> Task to carry out:
In the entries below, change every "black shorts" to "gray shorts" and leave everything else untouched.

> Entries provided:
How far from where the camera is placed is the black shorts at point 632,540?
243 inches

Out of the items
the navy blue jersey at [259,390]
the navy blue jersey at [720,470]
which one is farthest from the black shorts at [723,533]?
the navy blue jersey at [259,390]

> Solved exercise:
How far from where the camera is placed is the gray shorts at point 632,540?
243 inches

Out of the items
the navy blue jersey at [259,390]
the navy blue jersey at [720,470]
which one is farthest from the gray shorts at [723,533]?
the navy blue jersey at [259,390]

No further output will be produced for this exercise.